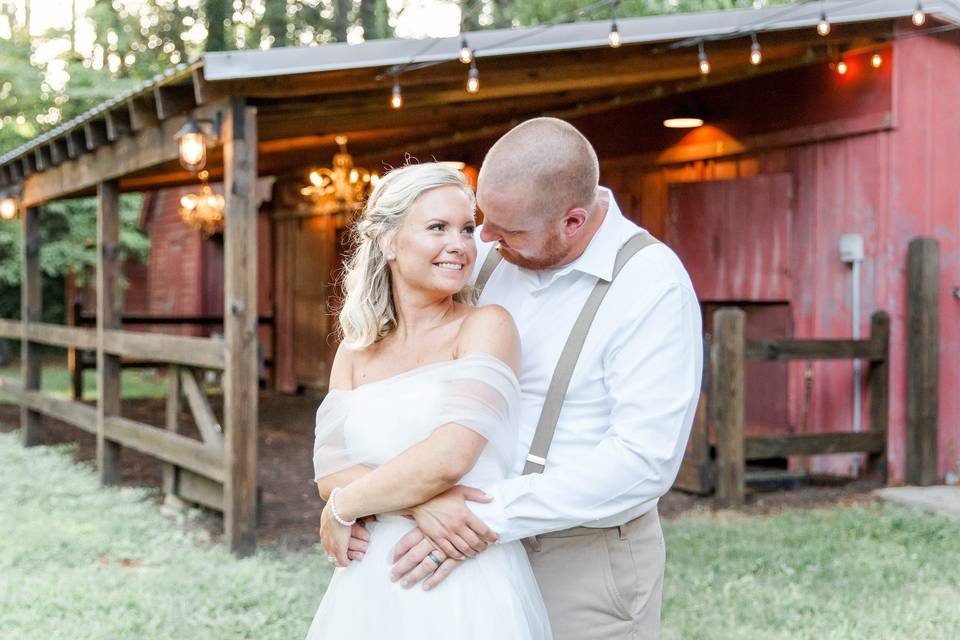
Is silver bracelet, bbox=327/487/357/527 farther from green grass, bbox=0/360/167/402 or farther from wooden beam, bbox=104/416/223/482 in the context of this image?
green grass, bbox=0/360/167/402

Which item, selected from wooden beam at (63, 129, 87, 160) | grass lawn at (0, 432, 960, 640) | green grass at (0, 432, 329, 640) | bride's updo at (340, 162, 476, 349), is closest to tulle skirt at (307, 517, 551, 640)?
bride's updo at (340, 162, 476, 349)

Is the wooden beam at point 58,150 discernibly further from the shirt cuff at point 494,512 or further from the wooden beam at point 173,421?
the shirt cuff at point 494,512

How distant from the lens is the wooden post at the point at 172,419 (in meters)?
7.33

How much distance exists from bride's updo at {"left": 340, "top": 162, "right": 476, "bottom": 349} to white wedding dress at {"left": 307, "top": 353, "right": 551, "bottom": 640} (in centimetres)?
14

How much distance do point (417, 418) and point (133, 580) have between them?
3.82 metres

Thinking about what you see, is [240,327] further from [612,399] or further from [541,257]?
[612,399]

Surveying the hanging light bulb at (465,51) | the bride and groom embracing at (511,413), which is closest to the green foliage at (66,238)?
the hanging light bulb at (465,51)

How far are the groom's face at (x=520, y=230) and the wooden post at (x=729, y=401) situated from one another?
4.82 meters

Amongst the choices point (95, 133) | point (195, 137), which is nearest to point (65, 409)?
point (95, 133)

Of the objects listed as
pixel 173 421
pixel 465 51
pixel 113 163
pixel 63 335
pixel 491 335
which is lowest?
pixel 173 421

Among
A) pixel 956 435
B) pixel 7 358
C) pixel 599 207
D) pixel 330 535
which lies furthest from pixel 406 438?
pixel 7 358

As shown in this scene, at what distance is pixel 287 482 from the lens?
8.16 meters

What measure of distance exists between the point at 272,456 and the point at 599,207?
24.8ft

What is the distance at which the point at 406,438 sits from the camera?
2135 millimetres
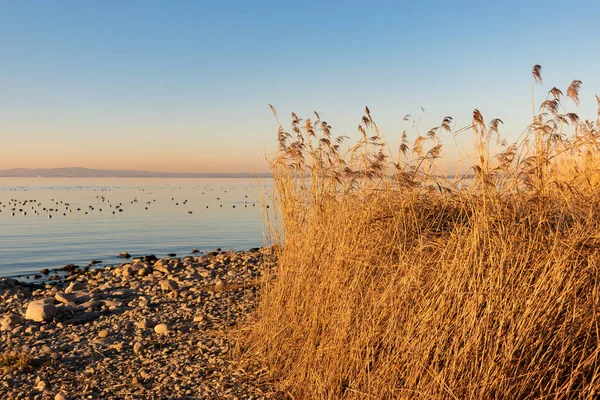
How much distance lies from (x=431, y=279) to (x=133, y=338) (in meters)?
5.15

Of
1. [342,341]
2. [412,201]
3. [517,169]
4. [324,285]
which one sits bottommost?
[342,341]

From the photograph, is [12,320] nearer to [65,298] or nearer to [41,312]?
[41,312]

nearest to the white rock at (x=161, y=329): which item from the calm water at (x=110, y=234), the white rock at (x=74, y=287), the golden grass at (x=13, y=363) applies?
the golden grass at (x=13, y=363)

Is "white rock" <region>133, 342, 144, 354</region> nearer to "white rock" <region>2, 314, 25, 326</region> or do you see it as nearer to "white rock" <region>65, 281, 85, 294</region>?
"white rock" <region>2, 314, 25, 326</region>

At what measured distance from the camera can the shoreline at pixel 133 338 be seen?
227 inches

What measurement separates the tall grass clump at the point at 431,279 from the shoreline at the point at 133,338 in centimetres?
82

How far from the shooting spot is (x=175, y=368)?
6.21 meters

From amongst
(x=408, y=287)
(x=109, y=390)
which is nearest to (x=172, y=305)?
(x=109, y=390)

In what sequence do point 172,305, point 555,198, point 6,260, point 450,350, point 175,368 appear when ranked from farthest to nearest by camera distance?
point 6,260 < point 172,305 < point 175,368 < point 555,198 < point 450,350

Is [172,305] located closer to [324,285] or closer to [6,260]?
[324,285]

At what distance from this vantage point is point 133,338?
749cm

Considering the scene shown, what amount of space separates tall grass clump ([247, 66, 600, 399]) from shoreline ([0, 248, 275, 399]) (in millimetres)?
821

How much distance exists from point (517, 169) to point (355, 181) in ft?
5.59

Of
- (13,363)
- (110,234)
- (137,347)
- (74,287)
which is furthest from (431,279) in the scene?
(110,234)
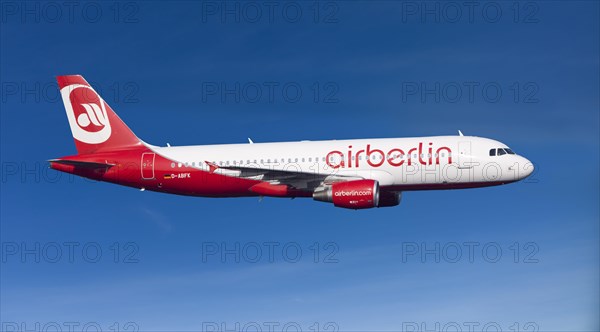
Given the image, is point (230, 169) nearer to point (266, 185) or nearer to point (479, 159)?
point (266, 185)

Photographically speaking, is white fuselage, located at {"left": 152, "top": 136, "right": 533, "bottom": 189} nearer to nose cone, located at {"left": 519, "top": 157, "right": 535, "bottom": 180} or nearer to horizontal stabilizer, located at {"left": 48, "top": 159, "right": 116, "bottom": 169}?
nose cone, located at {"left": 519, "top": 157, "right": 535, "bottom": 180}

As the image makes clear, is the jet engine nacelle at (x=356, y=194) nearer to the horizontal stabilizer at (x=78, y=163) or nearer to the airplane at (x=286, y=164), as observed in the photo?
the airplane at (x=286, y=164)

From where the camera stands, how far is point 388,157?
5156 cm

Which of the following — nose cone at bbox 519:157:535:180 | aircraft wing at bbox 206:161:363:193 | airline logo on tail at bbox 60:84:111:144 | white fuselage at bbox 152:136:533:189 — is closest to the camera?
white fuselage at bbox 152:136:533:189

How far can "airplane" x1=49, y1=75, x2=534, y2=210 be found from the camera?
5078 cm

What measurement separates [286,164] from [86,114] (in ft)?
56.6

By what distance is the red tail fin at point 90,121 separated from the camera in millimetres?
59438

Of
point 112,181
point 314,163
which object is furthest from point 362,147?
point 112,181

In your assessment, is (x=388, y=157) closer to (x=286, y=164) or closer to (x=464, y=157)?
(x=464, y=157)

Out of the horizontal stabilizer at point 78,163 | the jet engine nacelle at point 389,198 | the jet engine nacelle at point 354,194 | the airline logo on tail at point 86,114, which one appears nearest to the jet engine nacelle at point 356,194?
the jet engine nacelle at point 354,194

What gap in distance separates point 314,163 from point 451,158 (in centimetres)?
907

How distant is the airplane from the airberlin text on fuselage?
0.21 feet

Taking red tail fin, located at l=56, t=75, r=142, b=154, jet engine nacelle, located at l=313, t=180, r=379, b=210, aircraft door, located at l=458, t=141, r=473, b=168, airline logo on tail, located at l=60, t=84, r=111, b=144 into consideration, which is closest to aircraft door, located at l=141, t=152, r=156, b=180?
red tail fin, located at l=56, t=75, r=142, b=154

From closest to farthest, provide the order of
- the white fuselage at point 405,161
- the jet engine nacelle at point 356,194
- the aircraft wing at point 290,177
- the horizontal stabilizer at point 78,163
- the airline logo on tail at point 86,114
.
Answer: the jet engine nacelle at point 356,194 → the white fuselage at point 405,161 → the aircraft wing at point 290,177 → the horizontal stabilizer at point 78,163 → the airline logo on tail at point 86,114
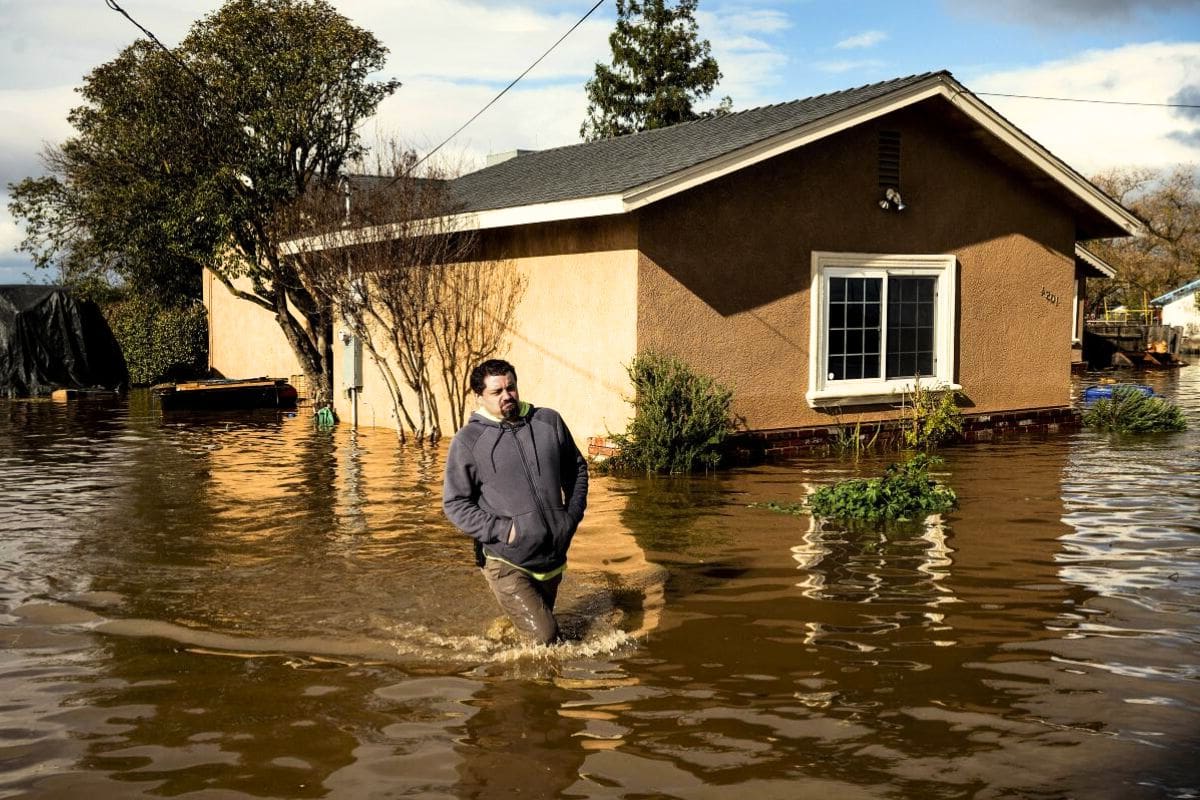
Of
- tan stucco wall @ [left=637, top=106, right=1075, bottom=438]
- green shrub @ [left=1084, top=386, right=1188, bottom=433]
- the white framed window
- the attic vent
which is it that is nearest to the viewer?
tan stucco wall @ [left=637, top=106, right=1075, bottom=438]

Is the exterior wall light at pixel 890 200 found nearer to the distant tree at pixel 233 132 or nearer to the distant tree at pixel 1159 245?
the distant tree at pixel 233 132

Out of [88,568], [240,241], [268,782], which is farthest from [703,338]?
[240,241]

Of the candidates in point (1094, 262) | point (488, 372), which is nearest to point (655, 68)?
point (1094, 262)

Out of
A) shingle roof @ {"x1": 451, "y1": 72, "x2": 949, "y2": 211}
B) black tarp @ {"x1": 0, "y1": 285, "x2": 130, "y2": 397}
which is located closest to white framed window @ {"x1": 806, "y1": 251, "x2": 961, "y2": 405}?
shingle roof @ {"x1": 451, "y1": 72, "x2": 949, "y2": 211}

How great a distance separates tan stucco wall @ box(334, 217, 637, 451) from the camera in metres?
14.0

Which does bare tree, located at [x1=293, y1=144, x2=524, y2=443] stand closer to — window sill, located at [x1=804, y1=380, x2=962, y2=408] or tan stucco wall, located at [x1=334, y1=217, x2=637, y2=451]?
tan stucco wall, located at [x1=334, y1=217, x2=637, y2=451]

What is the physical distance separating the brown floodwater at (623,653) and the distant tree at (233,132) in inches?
424

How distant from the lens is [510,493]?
6.64 meters

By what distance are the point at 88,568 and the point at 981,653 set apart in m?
6.64

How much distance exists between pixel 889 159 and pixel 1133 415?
19.3 feet

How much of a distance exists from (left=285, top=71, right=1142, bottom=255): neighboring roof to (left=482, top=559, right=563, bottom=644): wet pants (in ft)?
22.8

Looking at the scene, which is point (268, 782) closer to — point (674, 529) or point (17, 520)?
point (674, 529)

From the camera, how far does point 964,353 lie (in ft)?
55.5

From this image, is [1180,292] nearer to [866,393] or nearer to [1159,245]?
[1159,245]
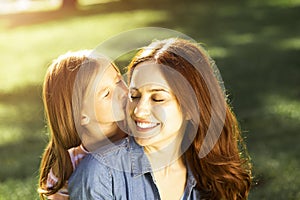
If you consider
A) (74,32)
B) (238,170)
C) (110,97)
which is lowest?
(74,32)

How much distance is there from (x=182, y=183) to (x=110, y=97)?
48cm

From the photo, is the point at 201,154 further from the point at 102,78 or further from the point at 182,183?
the point at 102,78

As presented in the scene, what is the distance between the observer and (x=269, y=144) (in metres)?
5.67

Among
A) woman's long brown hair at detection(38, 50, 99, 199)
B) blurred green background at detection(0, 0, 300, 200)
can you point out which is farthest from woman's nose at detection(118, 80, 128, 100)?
blurred green background at detection(0, 0, 300, 200)

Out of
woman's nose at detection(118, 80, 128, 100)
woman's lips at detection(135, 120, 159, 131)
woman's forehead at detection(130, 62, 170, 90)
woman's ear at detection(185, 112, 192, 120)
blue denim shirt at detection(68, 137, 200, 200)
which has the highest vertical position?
woman's forehead at detection(130, 62, 170, 90)

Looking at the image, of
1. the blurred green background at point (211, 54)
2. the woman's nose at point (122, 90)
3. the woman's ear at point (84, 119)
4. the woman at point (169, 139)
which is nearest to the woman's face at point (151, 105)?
the woman at point (169, 139)

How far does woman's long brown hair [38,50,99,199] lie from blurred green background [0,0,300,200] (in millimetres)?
1386

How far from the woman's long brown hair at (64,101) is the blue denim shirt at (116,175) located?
21 centimetres

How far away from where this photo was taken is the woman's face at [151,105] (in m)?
3.33

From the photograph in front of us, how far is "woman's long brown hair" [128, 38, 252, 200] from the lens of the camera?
11.1 feet

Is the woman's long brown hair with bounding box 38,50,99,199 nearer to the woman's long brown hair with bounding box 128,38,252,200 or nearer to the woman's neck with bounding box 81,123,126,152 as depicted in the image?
the woman's neck with bounding box 81,123,126,152

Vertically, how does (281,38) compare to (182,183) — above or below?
below

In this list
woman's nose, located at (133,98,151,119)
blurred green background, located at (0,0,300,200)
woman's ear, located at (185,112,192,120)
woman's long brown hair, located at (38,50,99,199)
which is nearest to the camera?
woman's nose, located at (133,98,151,119)

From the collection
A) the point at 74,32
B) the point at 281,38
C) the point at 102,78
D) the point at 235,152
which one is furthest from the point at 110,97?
the point at 74,32
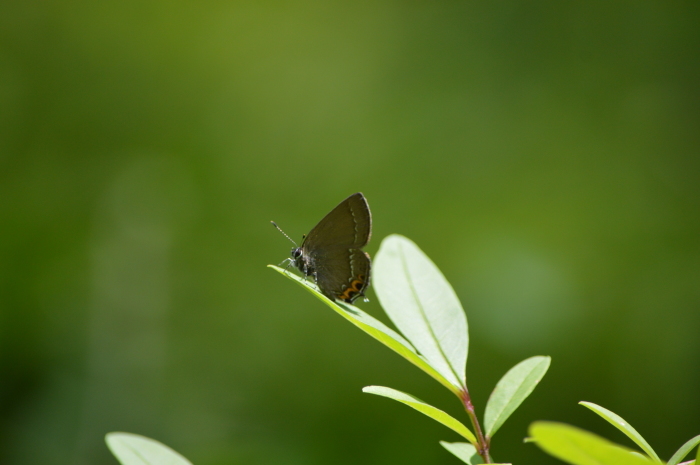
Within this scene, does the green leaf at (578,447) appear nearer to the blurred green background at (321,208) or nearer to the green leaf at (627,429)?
the green leaf at (627,429)

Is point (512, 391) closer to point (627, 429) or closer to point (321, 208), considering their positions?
point (627, 429)

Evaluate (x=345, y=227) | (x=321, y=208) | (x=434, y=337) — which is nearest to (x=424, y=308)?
(x=434, y=337)

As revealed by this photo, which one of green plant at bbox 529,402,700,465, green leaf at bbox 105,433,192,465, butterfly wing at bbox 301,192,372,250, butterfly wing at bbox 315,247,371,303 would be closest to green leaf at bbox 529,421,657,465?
green plant at bbox 529,402,700,465

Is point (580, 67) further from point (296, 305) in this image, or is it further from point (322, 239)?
point (322, 239)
--*--
With pictures left out, extract the lines from the one containing "How far does woman's" to the end of the material above, both included, exactly as written.

» **RESULT BELOW**:
How far does woman's long brown hair [38,50,99,199] lie from blurred green background [0,0,300,200] (in millimetres)?
1386

How far from the woman's long brown hair at (64,101) is the blue denim shirt at (116,175) located?
21 centimetres

How far away from where this photo was taken is the woman's face at [151,105] (in m)?
3.33

From the photograph in front of us, how far is "woman's long brown hair" [128, 38, 252, 200] from the lens of the camera?
11.1 feet

Is the woman's long brown hair with bounding box 38,50,99,199 nearer to the woman's long brown hair with bounding box 128,38,252,200 or nearer to the woman's neck with bounding box 81,123,126,152 as depicted in the image?
the woman's neck with bounding box 81,123,126,152

Vertically, how does (281,38) compare to (182,183) — above or below?
below

In this list
woman's nose, located at (133,98,151,119)
blurred green background, located at (0,0,300,200)
woman's ear, located at (185,112,192,120)
woman's long brown hair, located at (38,50,99,199)
which is nearest to the camera?
woman's nose, located at (133,98,151,119)

From the collection
A) the point at 74,32
B) the point at 281,38
C) the point at 102,78
D) the point at 235,152
which one is furthest from the point at 110,97?
the point at 74,32
Within this scene, does the green leaf at (578,447) appear nearer to the blurred green background at (321,208) or nearer to the green leaf at (627,429)?
the green leaf at (627,429)

Is point (512, 391) closer to point (627, 429) or closer to point (321, 208), considering their positions?
point (627, 429)

Evaluate (x=345, y=227) | (x=321, y=208) | (x=434, y=337) — which is nearest to (x=424, y=308)?
(x=434, y=337)

As revealed by this photo, which one of green plant at bbox 529,402,700,465, green leaf at bbox 105,433,192,465, butterfly wing at bbox 301,192,372,250, butterfly wing at bbox 315,247,371,303 would be closest to green leaf at bbox 529,421,657,465?
green plant at bbox 529,402,700,465

Is point (580, 67) further from point (296, 305) in this image, or is it further from point (322, 239)?
point (322, 239)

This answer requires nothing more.